28 maja 2022 Liverpool FC zmierzy się z Realem Madryt w finale Ligi Mistrzów na Stade de France w Paryżu. Kibice obu klubów otrzymali jednak do dyspozycji zaledwie ok. 20 tys. biletów. Rozdział wejściówek na decydujące starcie w Champions League ostro skrytykował menedżer The Reds, Juergen Klopp.
- Fani Liverpool i Real wypełnią tylko w 50% stadion w Saint-Denis, co frustruje Kloppa
- Niemiec podkreślił, że podział biletów na finałowy mecz jest mocno niesprawiedliwy
- Klopp wierzy jednak, że we Francji tłumnie zjawią się również kibice bez biletów
Tylko 20 tys. biletów dla kibiców Liverpool i Realu
Sympatycy Liverpool FC, podobnie jak fani Realu Madryt, otrzymali do dyspozycji zaledwie 19 618 biletów na finał Ligi Mistrzów w Saint Denis. To zdecydowanie zbyt mało, biorąc pod uwagę ogromne zainteresowanie wejściówkami na to starcie. Kibice obu klubów wypełnią zatem Stade de France w ok. 50%. Pozostała część biletów zostanie rozdzielona wśród sponsorów, nadawców i krajowe związki piłkarskie.

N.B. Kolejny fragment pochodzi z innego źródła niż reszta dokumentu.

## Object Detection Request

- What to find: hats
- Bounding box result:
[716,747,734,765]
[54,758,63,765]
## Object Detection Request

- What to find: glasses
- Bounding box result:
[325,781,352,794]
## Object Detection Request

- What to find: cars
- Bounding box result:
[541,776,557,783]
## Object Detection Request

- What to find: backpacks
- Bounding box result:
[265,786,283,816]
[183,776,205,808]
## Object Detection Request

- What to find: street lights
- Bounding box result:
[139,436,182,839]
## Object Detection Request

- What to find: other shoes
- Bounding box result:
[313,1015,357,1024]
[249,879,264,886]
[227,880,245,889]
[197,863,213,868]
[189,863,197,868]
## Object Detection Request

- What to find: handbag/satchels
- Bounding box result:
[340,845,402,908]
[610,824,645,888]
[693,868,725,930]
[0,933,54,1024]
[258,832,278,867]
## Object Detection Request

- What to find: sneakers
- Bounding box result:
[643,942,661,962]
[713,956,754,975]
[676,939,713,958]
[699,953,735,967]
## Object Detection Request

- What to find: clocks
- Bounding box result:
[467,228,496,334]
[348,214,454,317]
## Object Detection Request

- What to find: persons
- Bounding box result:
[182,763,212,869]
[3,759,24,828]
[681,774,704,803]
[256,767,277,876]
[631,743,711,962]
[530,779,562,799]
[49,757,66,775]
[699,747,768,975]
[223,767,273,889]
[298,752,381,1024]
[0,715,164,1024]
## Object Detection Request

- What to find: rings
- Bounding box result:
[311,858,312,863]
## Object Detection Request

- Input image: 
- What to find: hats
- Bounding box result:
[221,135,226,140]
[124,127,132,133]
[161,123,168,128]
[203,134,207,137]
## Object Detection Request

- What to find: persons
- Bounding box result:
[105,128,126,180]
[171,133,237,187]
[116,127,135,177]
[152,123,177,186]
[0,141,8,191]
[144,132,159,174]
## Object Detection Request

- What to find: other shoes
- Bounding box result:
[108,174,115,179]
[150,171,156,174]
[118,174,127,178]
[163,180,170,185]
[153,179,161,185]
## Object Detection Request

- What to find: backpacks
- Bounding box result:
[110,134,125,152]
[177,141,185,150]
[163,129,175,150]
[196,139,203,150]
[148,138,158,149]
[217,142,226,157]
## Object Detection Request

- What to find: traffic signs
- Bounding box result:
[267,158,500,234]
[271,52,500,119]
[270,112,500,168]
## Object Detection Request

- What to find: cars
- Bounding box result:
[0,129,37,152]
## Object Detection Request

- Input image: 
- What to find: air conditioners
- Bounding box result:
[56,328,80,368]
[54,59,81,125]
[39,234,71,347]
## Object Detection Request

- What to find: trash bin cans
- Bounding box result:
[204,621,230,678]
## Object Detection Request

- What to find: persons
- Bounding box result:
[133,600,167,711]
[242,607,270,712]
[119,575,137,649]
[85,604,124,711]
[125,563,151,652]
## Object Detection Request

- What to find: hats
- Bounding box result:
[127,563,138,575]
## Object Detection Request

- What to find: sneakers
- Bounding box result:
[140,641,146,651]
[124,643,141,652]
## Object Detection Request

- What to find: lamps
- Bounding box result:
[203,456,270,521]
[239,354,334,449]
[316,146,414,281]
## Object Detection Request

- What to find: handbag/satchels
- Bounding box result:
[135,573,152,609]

Juergen Klopp nie ukrywał frustracji faktem, w jaki sposób UEFA potraktowała kibiców. Mimo to, niemiecki menedżer zaapelował do wszystkich kibiców The Reds, aby 28 maja udali się do Paryża, nawet jeżeli nie uda im się kupić biletów.
Przeczytaj również: Liverpool pokazał moc, Villarreal godnie pożegnał się z Ligą Mistrzów [WIDEO]

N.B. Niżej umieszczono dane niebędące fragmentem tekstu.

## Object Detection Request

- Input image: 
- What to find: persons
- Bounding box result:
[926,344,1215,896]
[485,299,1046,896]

Klopp (nie) zaprasza do Paryża
– Czy to prawda, że z tego co czytam, dostaniemy tylko, podobnie jak Real, 20 tys. biletów na finał, choć stadion mieści 75 tys. widzów? Co zatem dzieje się z pozostałymi 35 tys. biletów? – pytał dziennikarzy na konferencji prasowej, przed meczem Liverpool-Tottenham.
– Myślę jednak, że Paryż to dobre miejsce, do którego można udać się również bez biletu i dobrze się bawić. Poza tym bilety są naprawdę drogie i nie mogę być bardziej wdzięczny za to, co robią dla nas ludzie – dodał Niemiec.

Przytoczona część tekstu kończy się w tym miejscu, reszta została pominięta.